Target blood pressure values have changed over time. The literature shows that the target blood pressure value acceptable for patients with CKD is 130/80 mmHg [19]. The latest guidelines of the European Society of Hypertension and the European Society of Cardiology published in 2018 recommend a target SBP (Systolic Blood Pressure) value of 130–139 mmHg and DBP (Diastolic Blood Pressure) of 70–79 mmHg for patients with CKD. But there is not a unanimous view among scientific community on this issue [20, 21].

Vital for the success of the blood pressure prevention and control programs is the participation of the patient/family.

Health care, as integrating element of praxis, which takes place during the course of the chronic disease, calls for the participation of all stakeholders in the care process and for the investment in patients’ education, enabling them to understand their health needs and become co-responsible for their health and well-being [22].

Everybody should to be part of an active citizenship stance based on education and training. Care must focus on the needs of the patient, it is important to know their level of mastery in response to the needs considered significant at any stage of the disease pathway [23].

3. Home blood pressure measurement

Blood pressure self-monitoring has been proposed as a strategy to improve hypertension control. Although the results of previous clinical trials on blood pressure measurement in the adjustment of hypertensive therapy and in the control of hypertension are inconsistent, the results of TASMINH4 demonstrated that 90% of eligible participants revealed that they wanted to take an active role in self-monitoring of blood pressure [24].
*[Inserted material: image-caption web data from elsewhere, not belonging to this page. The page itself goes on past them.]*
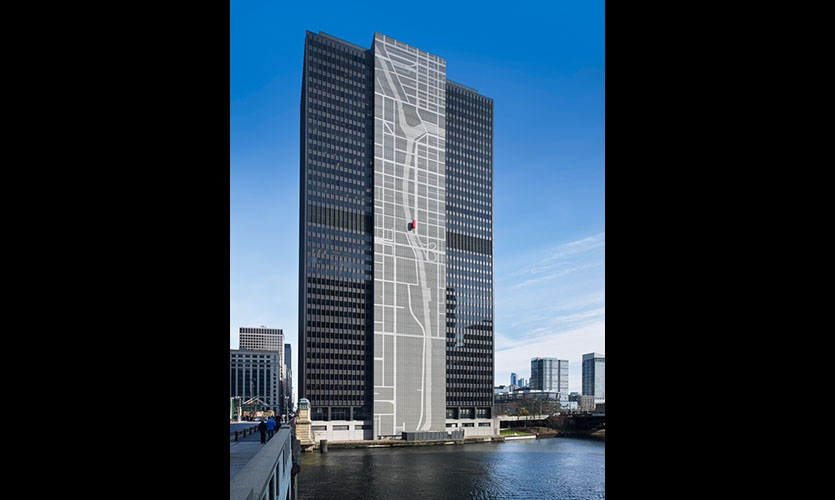 300 South Wacker's new exterior graphics ascend along the river-facing façade from the building's base to almost 40 stories—over 400 feet —into the Chicago skyline.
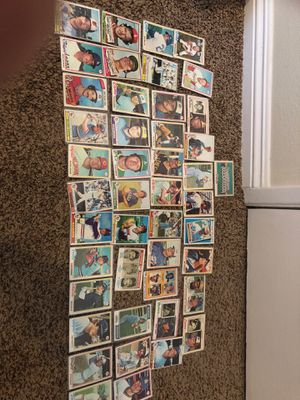 Over 40 baseball cards from late 70s for Sale in Bloomington, CA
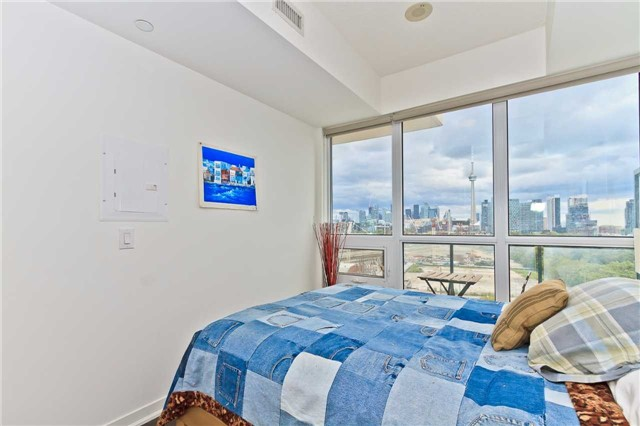 Condo Apartment at 51 East Liberty St, Unit 807, Toronto, Ontario. Image 5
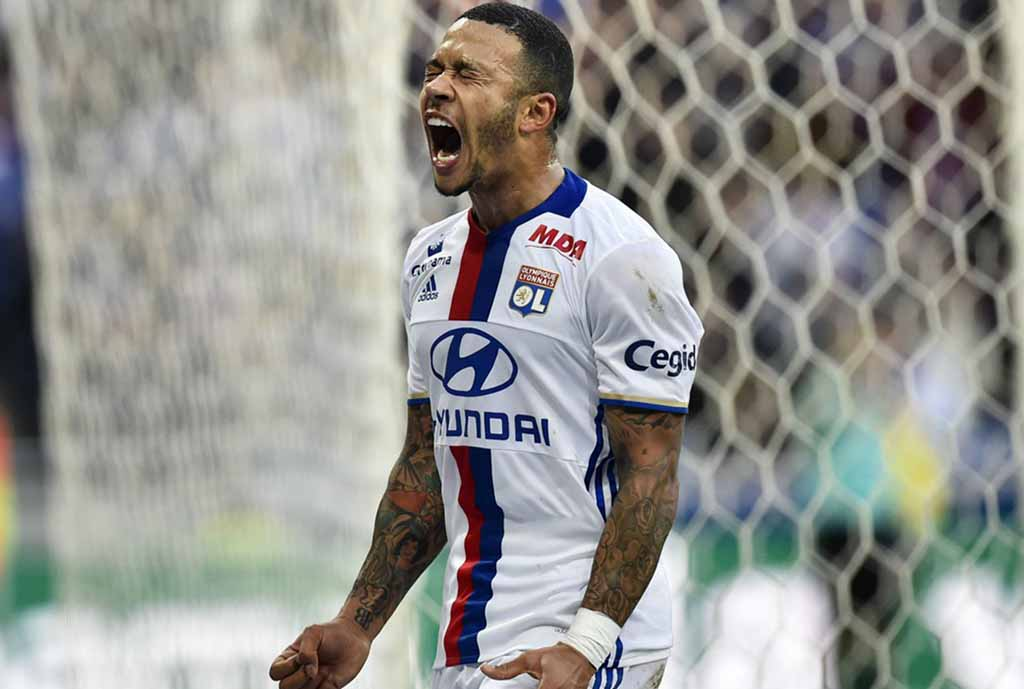 Depay Hints At Lyon Departure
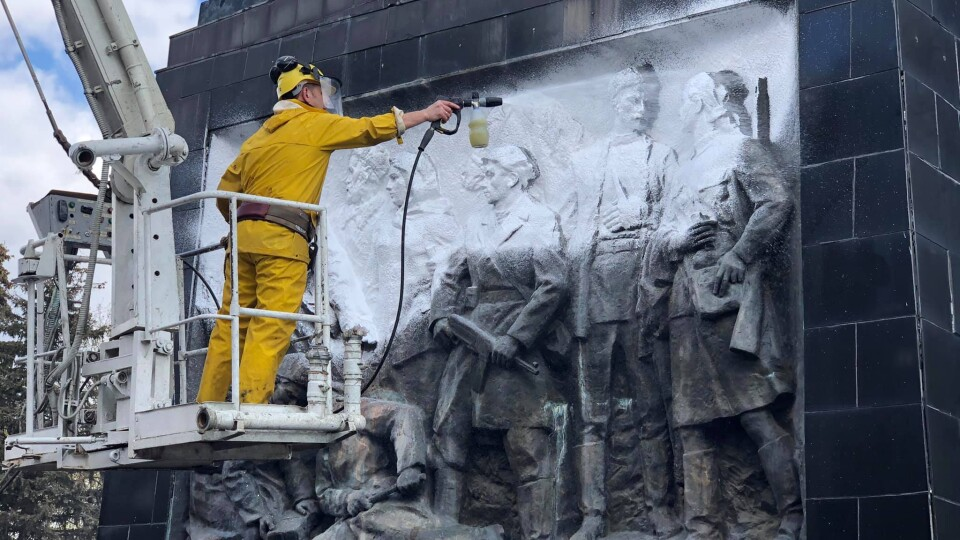 У Луцьку на меморіальному комплексі очистили обеліск. Фото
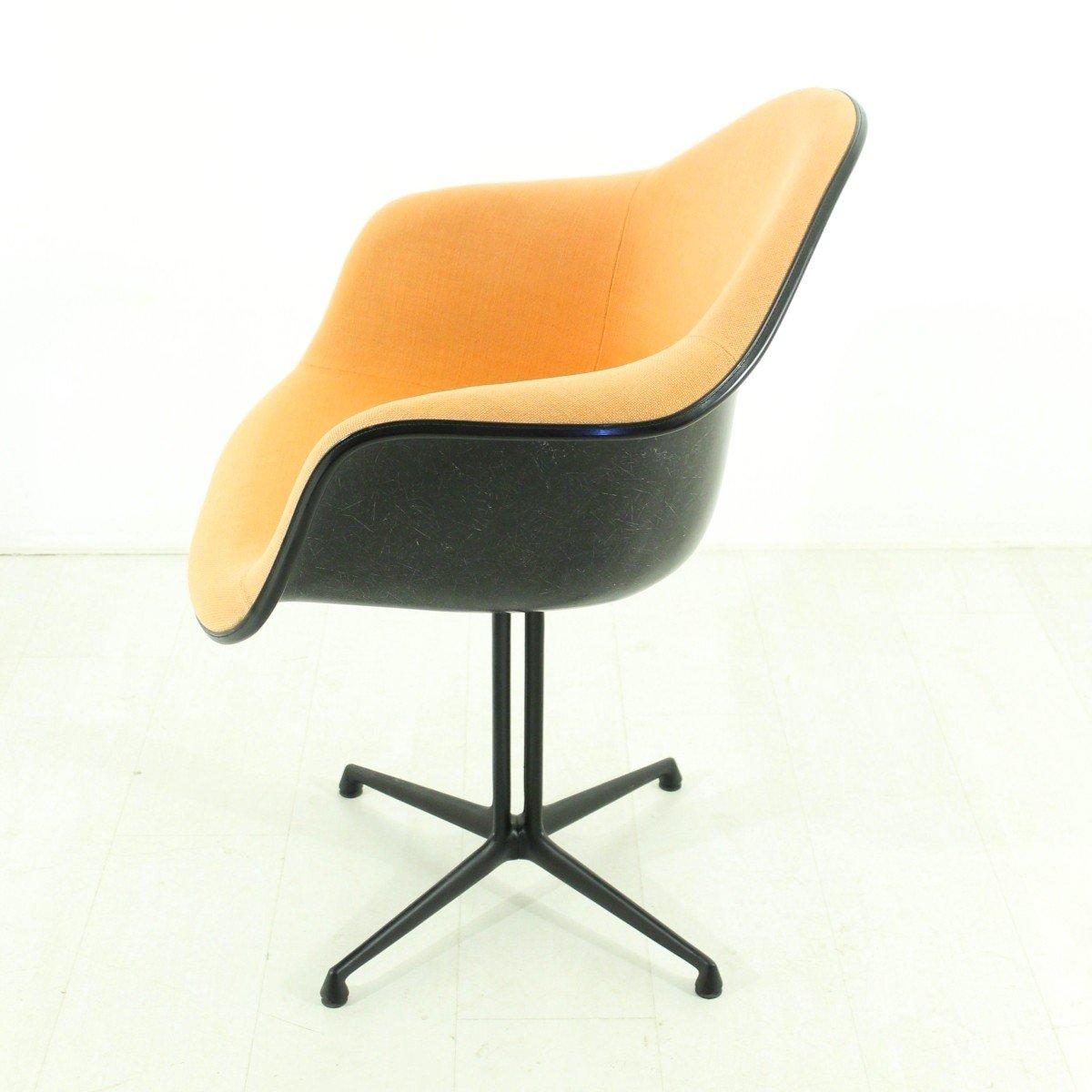 vintage terrakotta la fonda sessel von charles ray eames. Black Bedroom Furniture Sets. Home Design Ideas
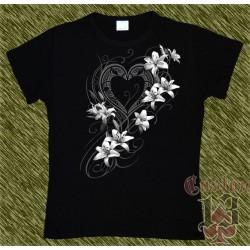 Camiseta Dark13 mujer, corazón con flores blancas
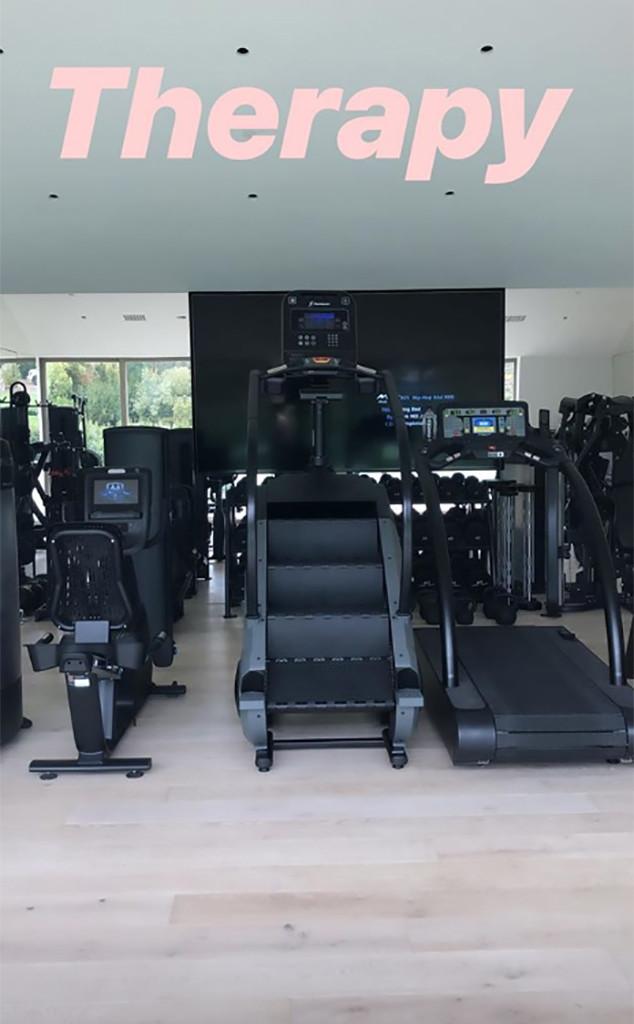 Khloe Kardashian, Gym, Instagram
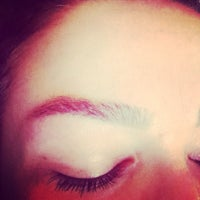 Photo taken at Prime Brows Eyebrow Threading & Waxing Salon Spa by Ruby N. on 3/10/2015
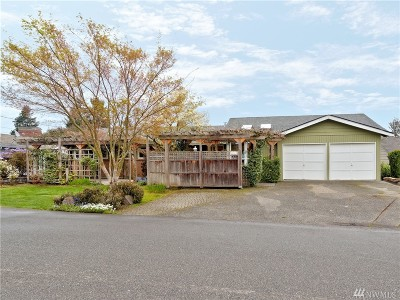 Single Family Home For Sale: 2630 171st Ave SE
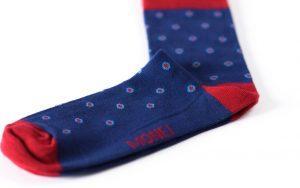Mėlynos taškuotos kojinės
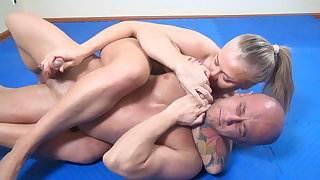 powerful blonde wrestles and stongfully masturbates guy hd porn videos tumblr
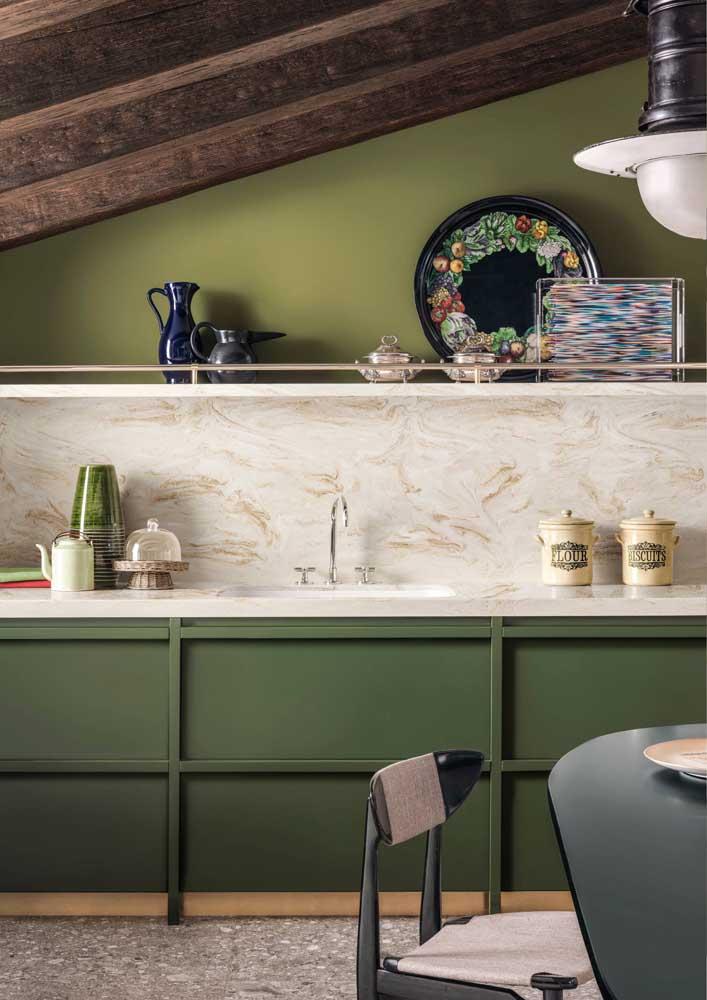 Verde musgo e verde oliva dividem espaço nessa cozinha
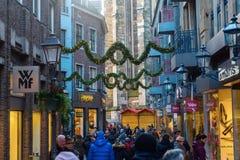 Rua da compra na cidade velha de Aix-la-Chapelle, Alemanha Imagens de Stock Royalty Free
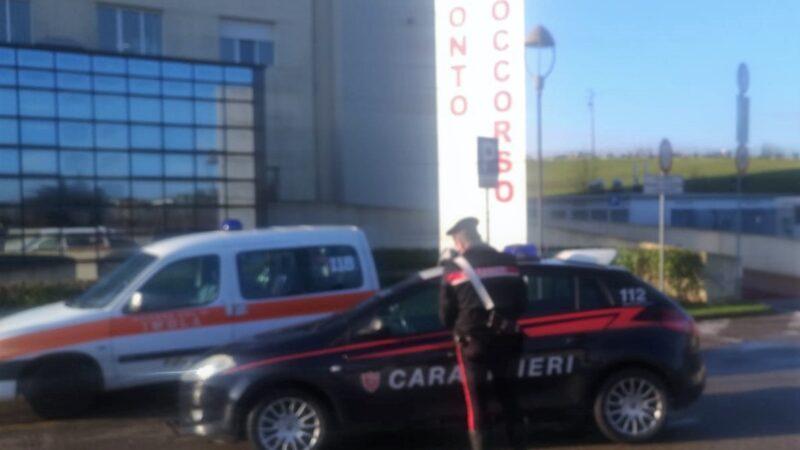 Imola, lo colpisce con una spranga e l'altro reagisce accoltellandolo: due persone denunciate dai Carabinieri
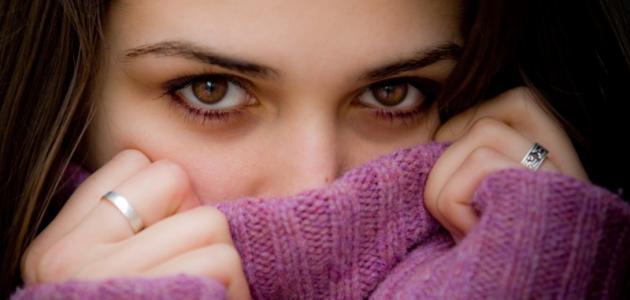 صور صفات الفتاة الخجولة , للبنت الخجوله عده خصائص تميزها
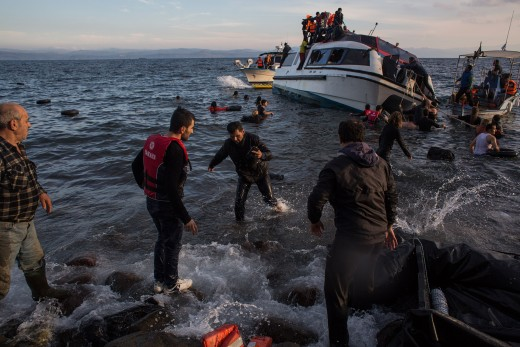 Syrian refugees arriving from Turkey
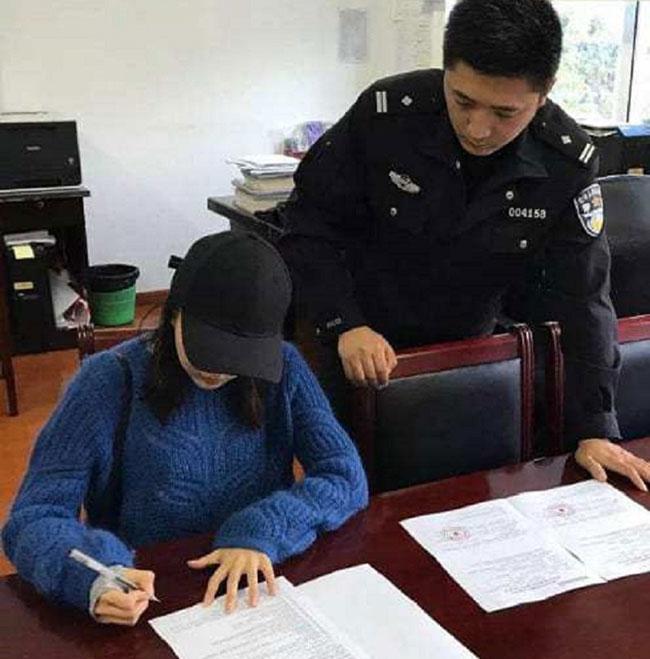 Cô gái họ Yu bị cảnh sát Thượng Hải phạt vì vi phạm luật giao thông. Ảnh: Btime.com.
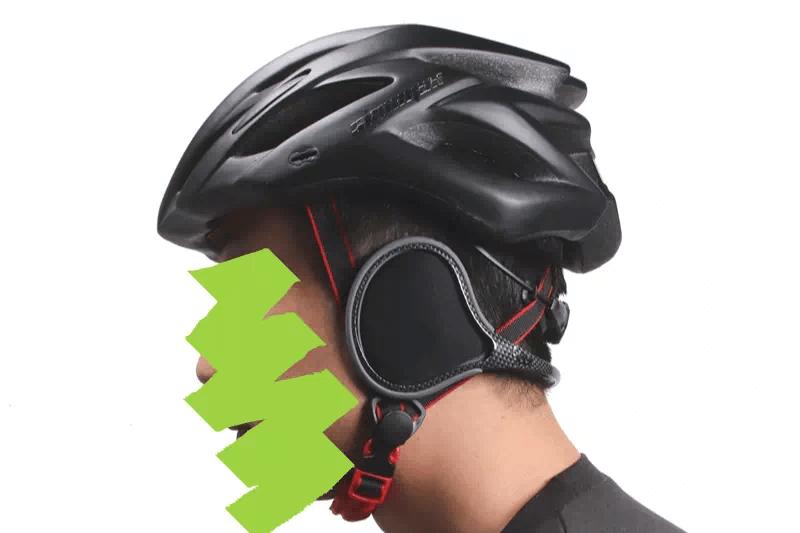 ヘルメットを着用してから180S イヤーウォーマーを装着する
However, the importance of new studies in this area is highlighted, mainly studies involving risk groups, including patients with CKD in the advanced stage of the disease [25].

Hypertension is common in CKD patients, with a prevalence of around 60% to 90%, depending on the stage and cause of the disease, and is responsible for high cardiovascular morbidity and mortality. In this context, blood pressure control is a key measure [10].

HBPM is easier than ambulatory blood pressure measurement and, therefore, can be an important tool for blood pressure control in combination with other measures.

In this regard, Sanghavi, & Vassalotti emphasize that measuring blood pressure at home is a mean of reducing the burden of medication in individuals with “white coat hypertension”, that is defined as the increase in blood pressure in the clinical context and maintenance of normal values at home. And, therefore, a means of improving the therapeutic compliance of hypertensive patients [26].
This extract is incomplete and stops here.